When you look at the LinkedIn profile of all successful subscription companies, you'll see a lot of people who work on checkout pages.
Big companies spend 10M+ a year on their checkout pages, why is that?
Checkout pages have existed for a long time online. Conceptually they're relatively easy to understand.
You need a place for a consumer to:
Its not rocket science, so why so much investment?
Your checkout pages it the only place where 1% increase in conversion = 1% increase in new revenue.
That is not true anywhere else on your app.
Every single improvement that you make on your checkout page turns into dollars immediately.
If you increase conversion on your homepage conversion, some people may filter down to purchase, but others won't. They might buy this week, or they might purchase in a year.
It's tough to say and even harder to measure.
Additionally, every 1% increase in your checkout page also helps improve the effectiveness of every marketing effort that drives people to your site.
Every SEO improvement, every paid media dollar, every brand deal that you cut needs to eventually convert people and that conversion happens on the checkout page.
All roads lead to checkout.
Losing people at this stage is equivalent to opening a restaurant, hiring the staff, advertising, cooking the food, getting customers, and just never sending a waiter to the table.
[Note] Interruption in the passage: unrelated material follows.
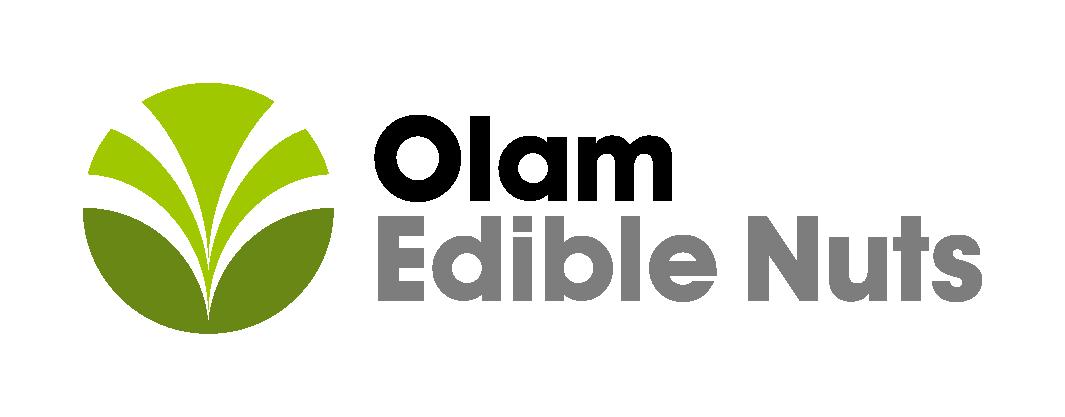 Wholesale Edible Nut Supplier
As they say for sales people, "no is the job", meaning sales people really get paid to help overcome objections that come up during the sales process and keep deals on track.
They don't get paid to just take orders. The skill is winning deals that you otherwise would have lost.
A checkout page's real job is to handle the edge cases when things go wrong.
The bigger a company is, the more edge cases that their checkout page has to handle.
If you only sell products through a credit card to US-based consumers, designing a checkout page it is relatively easy.
If you and your Netflix have to sell across 30 currencies with tens of differences in price packages on mobile on desktop, then getting a single page to do this is really hard but worth it.
Additionally, the checkout page is where all of a user's uncertainties and doubts come to a head, so every little bit of polish helps build trust and trust = purchases.
If your checkout page was a piece of metal, it should be polished to a mirror finish and there is always more to polish.
What things might go wrong really depends on the complexities of your business. How impactful it will be to fix these complexities depends on your transaction volume.
How deep you should go down this rabbit hold really depends on those two factors, but nearly every business can increase revenue by improving their checkout experience.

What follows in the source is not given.